Buyer’s Guide: Choosing data quality tools and softwareAll the reporting tools in the world mean nothing if you’re using dirty data. In this buyer's guide, learn how to weed through the various data quality tool vendors and get tips on selecting the right data quality management software for your business. Also, read about topics such as the pros and cons of open source data quality software. This opening section provides a detailed overview of the issues to consider in evaluating and choosing data quality tools.


Table of Contents

Buyer’s Guide: Choosing data quality tools and software


As more business analysts recognize the relationship between high quality data and the success of the business, there is a growing interest in integrating data quality management within the organization. And while the lion’s share of the effort involves putting good data management practices in place and establishing data governance, there will always be a requirement for technology to support data quality maturity.

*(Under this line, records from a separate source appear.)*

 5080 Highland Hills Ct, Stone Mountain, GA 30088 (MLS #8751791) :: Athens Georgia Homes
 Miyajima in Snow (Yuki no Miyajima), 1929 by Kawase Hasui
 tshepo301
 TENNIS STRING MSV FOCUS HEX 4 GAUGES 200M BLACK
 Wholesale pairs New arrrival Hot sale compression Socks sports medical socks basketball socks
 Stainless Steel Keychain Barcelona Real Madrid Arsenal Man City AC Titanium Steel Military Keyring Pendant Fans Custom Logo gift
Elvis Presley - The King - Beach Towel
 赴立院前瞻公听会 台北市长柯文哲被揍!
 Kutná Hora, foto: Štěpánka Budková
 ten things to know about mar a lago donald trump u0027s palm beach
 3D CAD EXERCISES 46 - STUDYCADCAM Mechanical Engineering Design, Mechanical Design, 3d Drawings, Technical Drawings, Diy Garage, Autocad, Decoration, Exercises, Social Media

That being said, until relatively recently, most people equated the phrases “data quality” and “data cleansing” with the expectation that data quality tools were intended only to help identify data errors and then correct those errors. In reality, there are many techniques applied within the context of a data quality management program, with different types of tools used to support those techniques.

Data quality management incorporates a “virtuous cycle,” shown in FIGURE 1, essentially consisting of two phases: analysis and assessment, followed by monitoring and improvement.

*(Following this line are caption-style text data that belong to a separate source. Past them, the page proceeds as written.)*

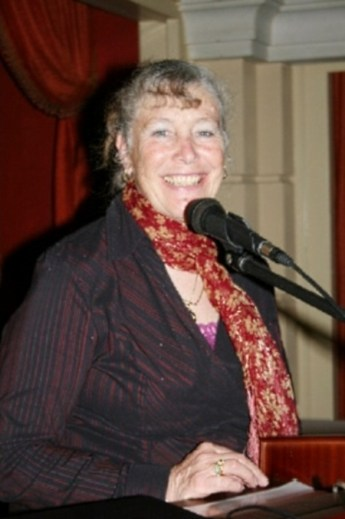 3 Margaret Ray Chair of Kyrenia Animal Rescue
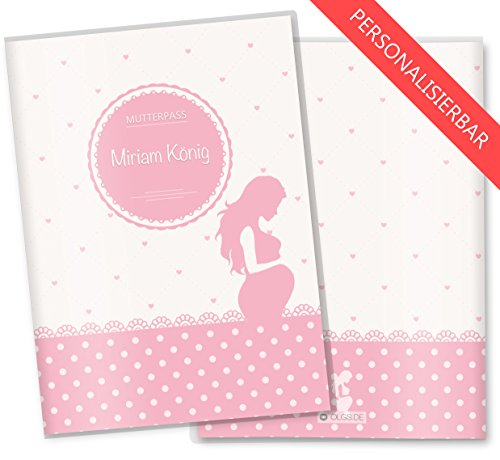 Mutterpasshülle 3-teilig rosa Herzchen Babybauch Schwangerschaft Geschenkidee personalisierbar mit Namen (Mutterpass personalisiert, Babybauch)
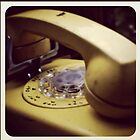 Rotary Phone by timsmith2001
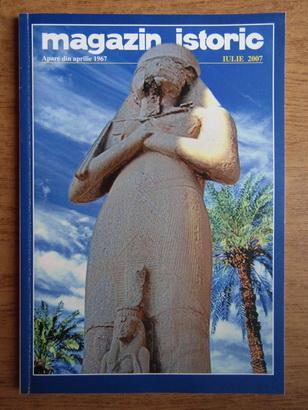 Anticariat: Magazin istoric, anul XLI, nr. 7 (484), iulie 2007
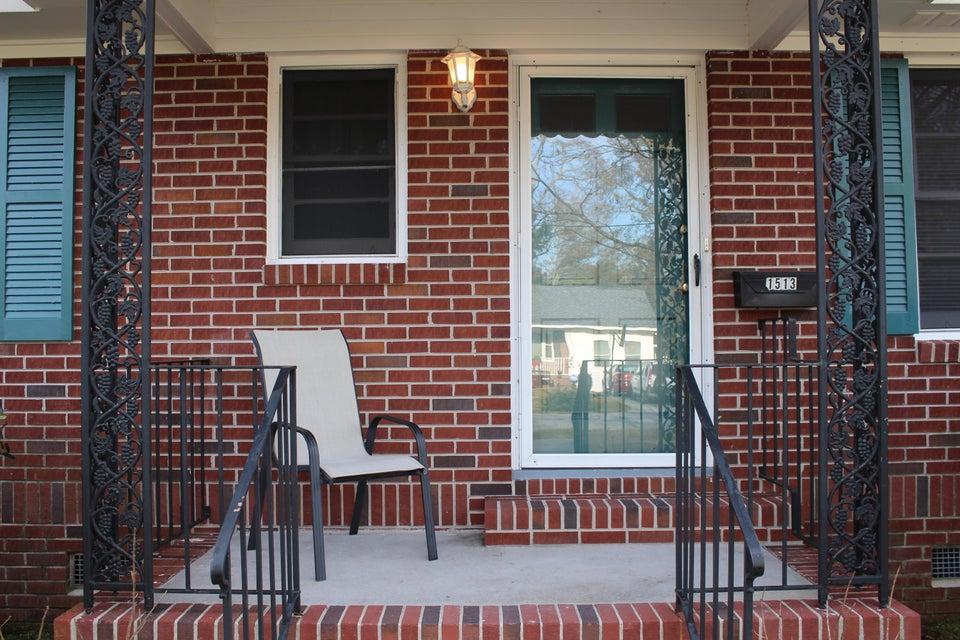 1513  Birthright Street Charleston, SC 29407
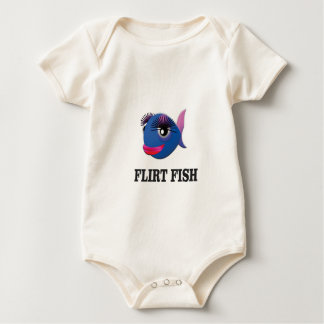 flirt fish baby bodysuit
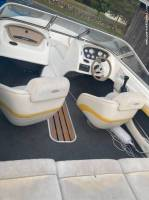 2002 Chaparral 180ss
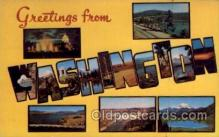LLS001782 - Washington Large Letter State States Post Cards Postcards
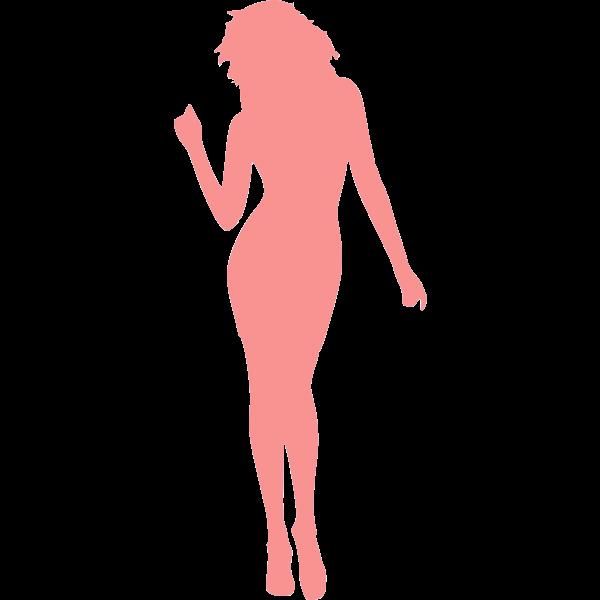 Dancing model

Data quality tools and technology are necessary to support both the analysis and assessment phases. Data profiling tools are used for data analysis and identification of potential anomalies, while parsing and standardization tools are employed for recognizing errors, normalizing representations and values, and some degree of data correction. These tools can be used to define data quality rules that assert validity of data and are used to flag non-conformant values and to aid the correction process.

A commonly used technology for customer and business name correction is identity resolution, which helps in linking and resolving variant representations of

the same entities. After normalization and identity resolution have been performed, data enhancements such as address standardization and enhancement and geocoding are applied. Lastly, the data quality rules can be integrated within a data quality auditing tool that measures compliance with defined data quality expectations. The results of these measurements can be fed into a data quality metrics scorecard, and if the metrics are defined in relation to the business impacts incurred by violating the expectations, that scorecard will provide an accurate gauge of how improving data quality goes straight to the bottom line.

Data profiling
The initial attempts to evaluate data quality are processes of analysis and discovery, and this analysis is predicated on an objective review of the actual data values. The values populating the data sets under review are assessed through quantitative measures and analyst review. While a data analyst may not necessarily be able to pinpoint all instances of flawed data, the ability to document situations where there may be anomalies provides a means to communicate these instances with subject matter experts whose business knowledge can confirm the existence of data problems.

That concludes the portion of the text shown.